Friday, July 27, 2007

so strange, so other

Isn't it funny how we often realize the most about ourselves in those rare yet delightful moments when there is someone who is trying to figure us out? It's wonderful--two people, who would have otherwise been completely "other"ed from each other, trying to find those similarities that could keep them engaged in conversation. When I think about this, I am reminded of Jean-Marc's perception of the friend as a mirror, infinitely reflecting back to the memories of the past, and you, preserved as the way people have once viewed you. And if the person really cares, he or she will allow the mirror to distort ever so slightly, so harmlessly, with no deliberate intention to mislead, that what you see of yourself with them is exactly the person you wish to be. I think it's what keeps us talking, or at least revisiting old friends from the past.

Recently, it's been difficult for me to stay inside my head long enough to think and write. If contemplation demands some form of loneliness, then my very desire to reach out and find those everyday pleasures, particularly the company of others, is actually a bit self-destructive. I could never be a real writer; I don't value the art enough to give up those things that slap a goofy smile on my face. Not to say that there aren't happy writers, but I just personally can't do it and, quite frankly, don't care. There have always been things I've put ahead of my work, and that isn't going to change now, nor do I want it to.

Still, for some inexplicable reason, I've had this strange feeling of anxiety whenever I think of the upcoming semester, and not the normal jitters or excitement from previous years. It's as if I can feel a big change coming, or something drastic, but I can't tell what. Maybe it's just a passing feeling, but it's been recurrent enough to warrant some form of documentation. Or maybe I'm just biting off more than I can chew. It's just strange, all of it.

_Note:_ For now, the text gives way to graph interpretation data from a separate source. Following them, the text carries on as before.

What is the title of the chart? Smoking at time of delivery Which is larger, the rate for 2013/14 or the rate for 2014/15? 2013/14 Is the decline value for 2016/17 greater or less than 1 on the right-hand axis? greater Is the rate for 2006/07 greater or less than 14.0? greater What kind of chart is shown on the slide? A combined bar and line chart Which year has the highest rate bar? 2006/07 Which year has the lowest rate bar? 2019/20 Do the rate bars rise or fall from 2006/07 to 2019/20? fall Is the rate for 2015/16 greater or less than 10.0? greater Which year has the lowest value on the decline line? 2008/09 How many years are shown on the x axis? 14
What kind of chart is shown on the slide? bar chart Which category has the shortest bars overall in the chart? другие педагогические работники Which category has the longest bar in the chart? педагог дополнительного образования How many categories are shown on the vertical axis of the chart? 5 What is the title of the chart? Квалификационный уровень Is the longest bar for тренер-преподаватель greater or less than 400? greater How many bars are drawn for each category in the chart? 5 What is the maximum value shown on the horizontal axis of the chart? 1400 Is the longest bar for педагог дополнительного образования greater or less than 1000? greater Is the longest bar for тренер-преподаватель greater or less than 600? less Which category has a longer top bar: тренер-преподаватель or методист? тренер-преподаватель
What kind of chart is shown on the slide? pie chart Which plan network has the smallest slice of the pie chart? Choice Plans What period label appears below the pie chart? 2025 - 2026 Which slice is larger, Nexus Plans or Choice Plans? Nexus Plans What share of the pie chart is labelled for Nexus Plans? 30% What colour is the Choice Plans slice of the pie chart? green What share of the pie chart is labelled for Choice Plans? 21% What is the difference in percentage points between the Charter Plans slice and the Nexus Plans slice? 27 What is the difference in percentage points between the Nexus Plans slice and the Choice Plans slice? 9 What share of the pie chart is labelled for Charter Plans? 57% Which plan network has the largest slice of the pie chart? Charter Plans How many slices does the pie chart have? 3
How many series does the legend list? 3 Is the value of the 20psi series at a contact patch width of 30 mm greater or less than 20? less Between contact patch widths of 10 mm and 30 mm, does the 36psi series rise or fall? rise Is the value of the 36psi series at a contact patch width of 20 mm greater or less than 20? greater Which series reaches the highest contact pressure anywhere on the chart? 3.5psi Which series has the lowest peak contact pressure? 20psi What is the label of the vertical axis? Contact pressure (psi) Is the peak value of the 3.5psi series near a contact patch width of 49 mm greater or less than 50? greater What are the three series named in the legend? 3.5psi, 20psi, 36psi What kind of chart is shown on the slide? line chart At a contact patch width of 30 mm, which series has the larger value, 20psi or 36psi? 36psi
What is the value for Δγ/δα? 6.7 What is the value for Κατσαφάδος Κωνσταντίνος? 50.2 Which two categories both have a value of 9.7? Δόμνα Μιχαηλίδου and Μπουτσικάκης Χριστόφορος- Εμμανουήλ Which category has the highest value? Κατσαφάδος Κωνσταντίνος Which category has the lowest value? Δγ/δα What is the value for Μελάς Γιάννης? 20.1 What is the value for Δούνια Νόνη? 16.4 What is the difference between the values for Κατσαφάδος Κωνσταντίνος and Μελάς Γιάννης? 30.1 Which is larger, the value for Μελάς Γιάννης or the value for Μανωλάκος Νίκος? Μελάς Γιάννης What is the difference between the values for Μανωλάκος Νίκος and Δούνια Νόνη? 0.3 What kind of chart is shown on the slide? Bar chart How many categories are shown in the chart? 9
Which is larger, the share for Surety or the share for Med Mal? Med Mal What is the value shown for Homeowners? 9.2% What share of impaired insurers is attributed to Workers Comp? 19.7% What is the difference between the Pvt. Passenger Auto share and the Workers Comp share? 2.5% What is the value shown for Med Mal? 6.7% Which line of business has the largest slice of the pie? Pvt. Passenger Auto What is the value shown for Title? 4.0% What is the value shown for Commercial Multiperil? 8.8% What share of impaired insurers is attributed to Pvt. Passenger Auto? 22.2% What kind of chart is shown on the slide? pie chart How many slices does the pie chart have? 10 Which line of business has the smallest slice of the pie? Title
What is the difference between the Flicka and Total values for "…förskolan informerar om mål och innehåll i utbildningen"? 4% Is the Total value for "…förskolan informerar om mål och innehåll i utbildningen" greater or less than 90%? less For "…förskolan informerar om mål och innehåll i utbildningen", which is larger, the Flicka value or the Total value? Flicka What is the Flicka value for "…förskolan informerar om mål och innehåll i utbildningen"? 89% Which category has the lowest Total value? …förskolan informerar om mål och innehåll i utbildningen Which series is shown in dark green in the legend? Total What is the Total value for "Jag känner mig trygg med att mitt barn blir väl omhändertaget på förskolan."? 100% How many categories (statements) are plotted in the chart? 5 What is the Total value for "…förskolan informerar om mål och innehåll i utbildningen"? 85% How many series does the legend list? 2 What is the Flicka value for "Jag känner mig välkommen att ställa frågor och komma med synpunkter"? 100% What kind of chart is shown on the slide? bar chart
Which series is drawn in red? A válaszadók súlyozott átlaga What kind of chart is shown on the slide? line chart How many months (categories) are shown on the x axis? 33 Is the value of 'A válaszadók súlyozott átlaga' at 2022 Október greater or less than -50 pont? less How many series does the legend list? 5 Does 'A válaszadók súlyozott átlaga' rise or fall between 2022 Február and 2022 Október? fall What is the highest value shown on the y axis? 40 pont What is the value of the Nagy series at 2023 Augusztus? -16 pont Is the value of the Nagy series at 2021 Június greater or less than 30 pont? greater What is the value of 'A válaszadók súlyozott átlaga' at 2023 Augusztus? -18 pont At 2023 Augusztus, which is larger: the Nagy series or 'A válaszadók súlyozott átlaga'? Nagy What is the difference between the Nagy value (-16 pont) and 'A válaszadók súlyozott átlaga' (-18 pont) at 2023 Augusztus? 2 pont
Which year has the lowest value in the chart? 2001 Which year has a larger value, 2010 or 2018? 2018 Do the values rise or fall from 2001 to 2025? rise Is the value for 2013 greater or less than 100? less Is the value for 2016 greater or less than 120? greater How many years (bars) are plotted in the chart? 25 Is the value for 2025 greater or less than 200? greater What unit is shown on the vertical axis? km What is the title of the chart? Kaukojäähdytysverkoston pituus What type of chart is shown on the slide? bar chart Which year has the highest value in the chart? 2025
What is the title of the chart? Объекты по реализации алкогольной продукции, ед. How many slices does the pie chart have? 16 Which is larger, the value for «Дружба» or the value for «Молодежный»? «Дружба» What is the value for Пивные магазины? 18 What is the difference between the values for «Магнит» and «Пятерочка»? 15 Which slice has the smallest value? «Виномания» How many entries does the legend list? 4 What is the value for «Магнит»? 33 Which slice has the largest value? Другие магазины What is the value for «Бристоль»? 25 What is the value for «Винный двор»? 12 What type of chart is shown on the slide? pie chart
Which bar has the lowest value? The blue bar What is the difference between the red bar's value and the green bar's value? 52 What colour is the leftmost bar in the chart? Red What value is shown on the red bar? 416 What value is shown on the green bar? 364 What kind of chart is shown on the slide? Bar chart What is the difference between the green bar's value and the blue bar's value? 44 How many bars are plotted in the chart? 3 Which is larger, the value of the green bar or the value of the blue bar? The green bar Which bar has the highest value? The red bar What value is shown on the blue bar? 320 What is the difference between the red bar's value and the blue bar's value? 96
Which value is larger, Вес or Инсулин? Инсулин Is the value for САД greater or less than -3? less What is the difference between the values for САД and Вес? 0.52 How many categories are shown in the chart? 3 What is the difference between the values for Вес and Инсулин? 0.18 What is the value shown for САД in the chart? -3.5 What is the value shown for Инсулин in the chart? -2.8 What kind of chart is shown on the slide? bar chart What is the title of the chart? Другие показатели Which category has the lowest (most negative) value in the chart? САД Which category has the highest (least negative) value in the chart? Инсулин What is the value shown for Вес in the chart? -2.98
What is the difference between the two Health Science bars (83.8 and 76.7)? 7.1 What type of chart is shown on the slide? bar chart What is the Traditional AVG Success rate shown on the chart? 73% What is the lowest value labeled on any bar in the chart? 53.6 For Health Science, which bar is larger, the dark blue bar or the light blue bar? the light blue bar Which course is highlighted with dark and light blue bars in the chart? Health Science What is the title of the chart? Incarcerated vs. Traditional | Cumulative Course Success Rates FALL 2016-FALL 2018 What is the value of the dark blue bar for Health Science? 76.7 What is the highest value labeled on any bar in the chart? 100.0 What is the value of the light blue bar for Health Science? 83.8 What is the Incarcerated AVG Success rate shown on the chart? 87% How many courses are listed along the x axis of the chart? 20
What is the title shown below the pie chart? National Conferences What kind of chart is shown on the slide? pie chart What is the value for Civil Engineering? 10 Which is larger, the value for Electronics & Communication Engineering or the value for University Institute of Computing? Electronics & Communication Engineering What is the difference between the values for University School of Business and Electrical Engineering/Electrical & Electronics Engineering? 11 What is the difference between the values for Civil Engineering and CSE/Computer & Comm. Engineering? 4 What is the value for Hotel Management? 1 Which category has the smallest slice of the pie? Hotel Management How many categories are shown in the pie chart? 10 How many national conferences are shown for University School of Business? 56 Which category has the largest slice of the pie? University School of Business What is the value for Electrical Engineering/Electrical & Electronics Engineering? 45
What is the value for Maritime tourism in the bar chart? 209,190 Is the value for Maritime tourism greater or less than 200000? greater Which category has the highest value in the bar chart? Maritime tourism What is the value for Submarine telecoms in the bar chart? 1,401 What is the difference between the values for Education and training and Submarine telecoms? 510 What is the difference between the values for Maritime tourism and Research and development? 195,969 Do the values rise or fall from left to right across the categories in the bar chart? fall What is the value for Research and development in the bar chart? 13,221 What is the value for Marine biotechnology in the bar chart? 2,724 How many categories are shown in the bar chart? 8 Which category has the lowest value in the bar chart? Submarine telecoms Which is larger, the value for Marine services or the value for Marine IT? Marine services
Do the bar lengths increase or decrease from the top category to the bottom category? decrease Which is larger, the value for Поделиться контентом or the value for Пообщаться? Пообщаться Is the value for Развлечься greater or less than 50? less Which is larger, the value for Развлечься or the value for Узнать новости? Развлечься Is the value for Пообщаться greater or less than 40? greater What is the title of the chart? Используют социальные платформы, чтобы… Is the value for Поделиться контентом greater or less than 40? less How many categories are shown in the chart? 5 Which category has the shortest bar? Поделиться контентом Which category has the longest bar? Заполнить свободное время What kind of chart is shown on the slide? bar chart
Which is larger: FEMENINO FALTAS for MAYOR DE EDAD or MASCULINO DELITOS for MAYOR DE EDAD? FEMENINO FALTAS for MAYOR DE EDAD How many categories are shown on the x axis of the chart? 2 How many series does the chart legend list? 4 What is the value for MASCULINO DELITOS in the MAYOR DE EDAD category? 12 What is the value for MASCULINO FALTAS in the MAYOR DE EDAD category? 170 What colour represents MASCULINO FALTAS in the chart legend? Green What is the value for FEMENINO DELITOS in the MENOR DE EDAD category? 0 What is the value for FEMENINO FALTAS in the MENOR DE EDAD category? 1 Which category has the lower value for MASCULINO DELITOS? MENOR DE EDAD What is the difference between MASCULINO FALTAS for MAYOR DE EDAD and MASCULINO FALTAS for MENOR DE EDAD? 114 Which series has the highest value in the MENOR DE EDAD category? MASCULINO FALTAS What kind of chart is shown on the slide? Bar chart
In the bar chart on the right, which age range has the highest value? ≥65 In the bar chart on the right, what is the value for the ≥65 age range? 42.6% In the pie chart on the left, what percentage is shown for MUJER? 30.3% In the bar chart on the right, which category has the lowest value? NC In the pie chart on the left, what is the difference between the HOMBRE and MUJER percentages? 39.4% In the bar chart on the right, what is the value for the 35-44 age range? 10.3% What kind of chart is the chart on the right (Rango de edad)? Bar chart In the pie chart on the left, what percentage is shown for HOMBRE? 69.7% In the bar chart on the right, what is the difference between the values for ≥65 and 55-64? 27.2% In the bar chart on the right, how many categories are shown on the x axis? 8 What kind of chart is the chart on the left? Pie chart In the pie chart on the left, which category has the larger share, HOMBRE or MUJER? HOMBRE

On a completely unrelated note, Lady Russell from Persuasion has been haunting my thoughts. Her actions at the end of the novel beg the question: is it better to be right, or to share happiness? This question, in turn, makes me think of the short story "The Lady or the Tiger?" Just read it, and try to answer. Stockton gives no indication what really happens, but I have my own hypothesis that I would be glad to share. If the answer indicates some aspect of one's personality, then know that I would, without question, choose the lady every time.